SET EXERCISE
Rewrite the lines from the one with "Ordered by camera" through the one with "Is the goose", using "lens" in place of "camera" and changing nothing else.

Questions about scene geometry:
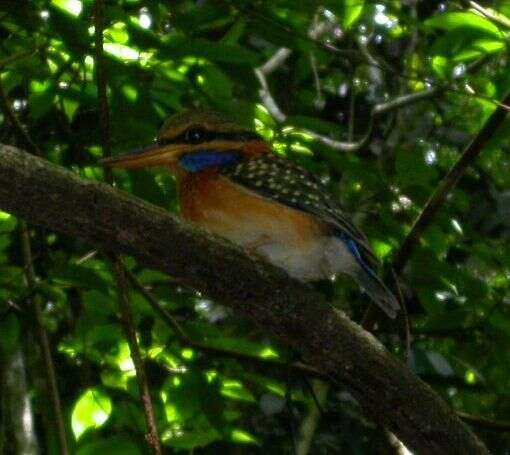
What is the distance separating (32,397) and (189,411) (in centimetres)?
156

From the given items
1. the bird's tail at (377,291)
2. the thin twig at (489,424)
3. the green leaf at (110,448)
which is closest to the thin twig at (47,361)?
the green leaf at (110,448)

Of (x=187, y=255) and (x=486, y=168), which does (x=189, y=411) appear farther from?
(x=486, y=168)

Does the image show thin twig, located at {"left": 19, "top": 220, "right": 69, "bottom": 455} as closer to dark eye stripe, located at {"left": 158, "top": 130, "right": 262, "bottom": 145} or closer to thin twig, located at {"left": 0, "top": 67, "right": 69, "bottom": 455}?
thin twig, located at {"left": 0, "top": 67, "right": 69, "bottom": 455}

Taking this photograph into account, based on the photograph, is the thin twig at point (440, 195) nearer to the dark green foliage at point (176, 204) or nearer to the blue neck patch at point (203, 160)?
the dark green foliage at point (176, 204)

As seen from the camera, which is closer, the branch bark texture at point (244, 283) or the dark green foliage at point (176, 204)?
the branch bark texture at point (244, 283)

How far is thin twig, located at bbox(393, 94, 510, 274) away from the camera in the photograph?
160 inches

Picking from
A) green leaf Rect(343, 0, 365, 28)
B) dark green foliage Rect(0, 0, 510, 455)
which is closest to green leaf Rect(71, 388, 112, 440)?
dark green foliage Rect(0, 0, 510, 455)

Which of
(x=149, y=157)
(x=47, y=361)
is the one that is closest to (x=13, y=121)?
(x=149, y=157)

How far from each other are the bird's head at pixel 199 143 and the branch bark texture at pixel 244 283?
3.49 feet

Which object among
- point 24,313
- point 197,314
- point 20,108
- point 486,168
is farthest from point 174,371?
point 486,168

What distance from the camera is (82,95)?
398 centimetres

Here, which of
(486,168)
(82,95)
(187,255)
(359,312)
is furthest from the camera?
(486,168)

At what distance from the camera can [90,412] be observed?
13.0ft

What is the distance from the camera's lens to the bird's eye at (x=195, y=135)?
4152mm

--

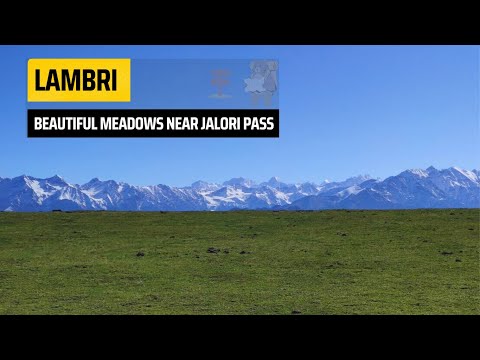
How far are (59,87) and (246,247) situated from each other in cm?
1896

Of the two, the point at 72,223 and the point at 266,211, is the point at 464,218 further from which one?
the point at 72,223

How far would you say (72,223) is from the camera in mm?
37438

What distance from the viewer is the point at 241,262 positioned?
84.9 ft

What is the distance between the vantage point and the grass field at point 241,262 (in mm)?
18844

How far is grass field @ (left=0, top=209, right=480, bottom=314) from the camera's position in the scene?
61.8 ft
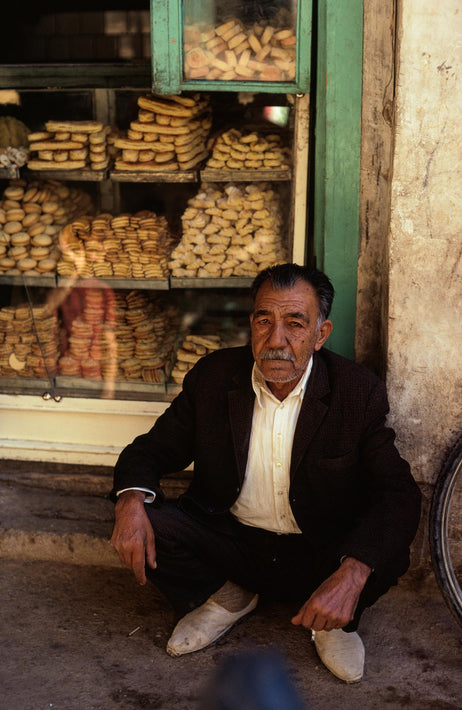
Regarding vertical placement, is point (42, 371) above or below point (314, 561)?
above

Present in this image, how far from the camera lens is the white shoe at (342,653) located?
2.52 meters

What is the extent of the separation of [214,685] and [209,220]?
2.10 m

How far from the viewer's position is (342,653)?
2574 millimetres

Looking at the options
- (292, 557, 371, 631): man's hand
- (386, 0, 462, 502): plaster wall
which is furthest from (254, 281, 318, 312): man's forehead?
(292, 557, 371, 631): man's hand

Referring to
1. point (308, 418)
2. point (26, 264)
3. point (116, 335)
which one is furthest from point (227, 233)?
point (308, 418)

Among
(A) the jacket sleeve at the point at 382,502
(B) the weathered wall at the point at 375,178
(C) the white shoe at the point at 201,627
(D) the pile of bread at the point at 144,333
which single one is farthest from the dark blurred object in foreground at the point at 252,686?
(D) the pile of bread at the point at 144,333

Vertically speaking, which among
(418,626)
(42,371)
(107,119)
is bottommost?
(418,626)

* * *

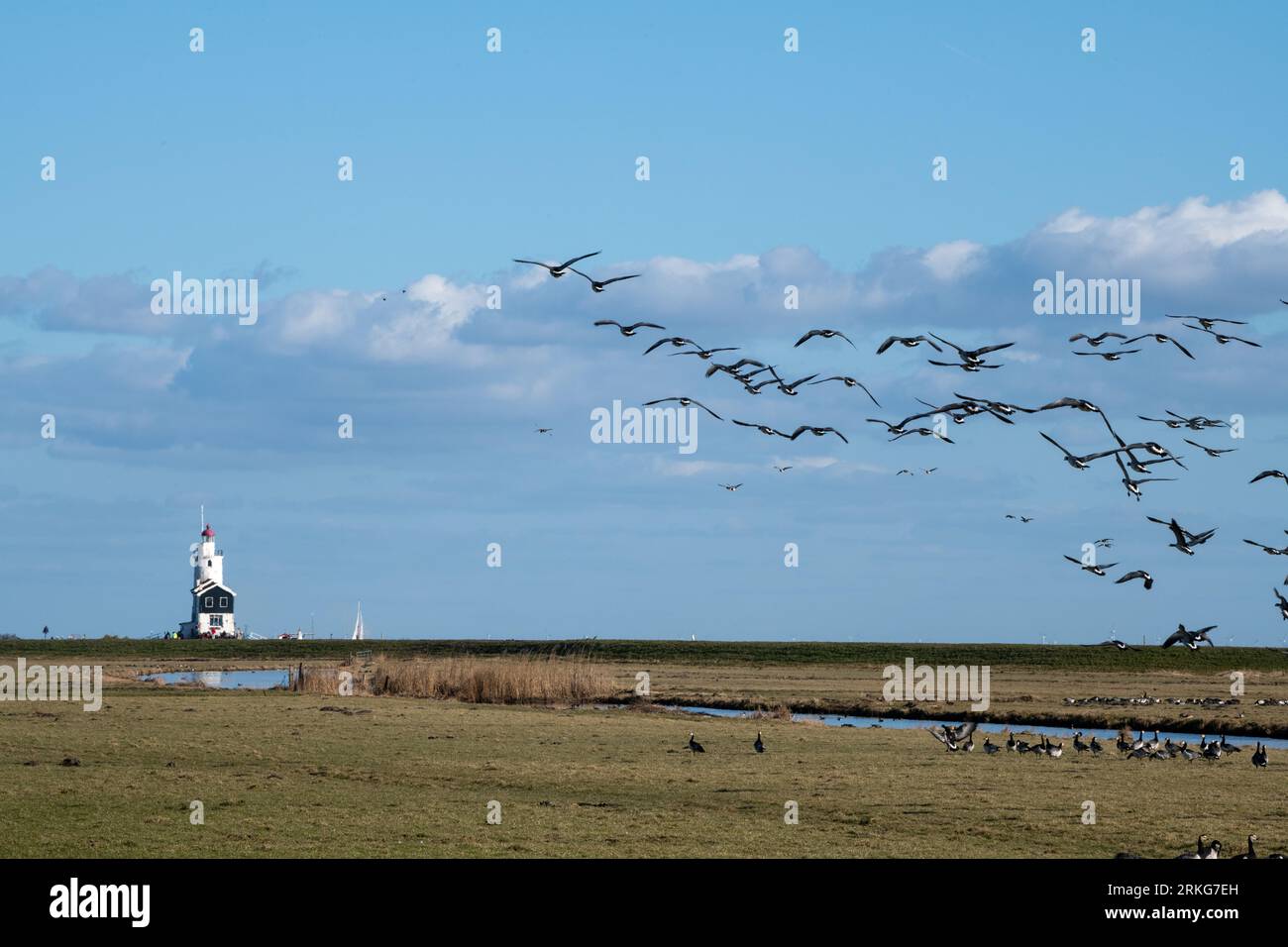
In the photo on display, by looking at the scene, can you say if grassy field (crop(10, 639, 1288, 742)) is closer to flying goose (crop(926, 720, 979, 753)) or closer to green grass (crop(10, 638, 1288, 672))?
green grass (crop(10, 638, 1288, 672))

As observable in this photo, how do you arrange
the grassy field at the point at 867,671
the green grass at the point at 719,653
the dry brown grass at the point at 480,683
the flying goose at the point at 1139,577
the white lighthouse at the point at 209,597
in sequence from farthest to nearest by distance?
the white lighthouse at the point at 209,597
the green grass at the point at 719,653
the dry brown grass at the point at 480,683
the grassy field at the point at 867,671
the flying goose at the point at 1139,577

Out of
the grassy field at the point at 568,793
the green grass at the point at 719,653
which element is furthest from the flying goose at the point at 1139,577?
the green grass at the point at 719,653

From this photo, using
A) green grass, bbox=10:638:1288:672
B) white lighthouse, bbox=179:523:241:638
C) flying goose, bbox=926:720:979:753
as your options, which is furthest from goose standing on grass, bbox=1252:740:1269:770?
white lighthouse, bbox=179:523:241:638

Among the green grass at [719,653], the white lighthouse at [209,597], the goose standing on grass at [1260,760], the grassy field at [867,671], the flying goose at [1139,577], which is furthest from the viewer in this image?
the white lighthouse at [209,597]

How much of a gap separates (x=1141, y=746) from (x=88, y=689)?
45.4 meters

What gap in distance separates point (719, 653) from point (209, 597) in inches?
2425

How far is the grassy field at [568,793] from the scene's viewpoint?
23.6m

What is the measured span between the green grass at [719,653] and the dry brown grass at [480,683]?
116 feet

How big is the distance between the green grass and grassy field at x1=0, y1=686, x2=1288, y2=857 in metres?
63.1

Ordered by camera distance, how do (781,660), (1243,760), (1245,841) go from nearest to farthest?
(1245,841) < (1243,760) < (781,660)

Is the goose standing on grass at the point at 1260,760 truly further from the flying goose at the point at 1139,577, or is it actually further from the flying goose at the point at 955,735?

TASK SOLUTION
Ordered by lens distance, how do (781,660), (1243,760), (1245,841) go from nearest to farthest?
(1245,841) < (1243,760) < (781,660)

Is the goose standing on grass at the point at 1260,760 truly further from the flying goose at the point at 1139,577, or is it actually further from the flying goose at the point at 955,735?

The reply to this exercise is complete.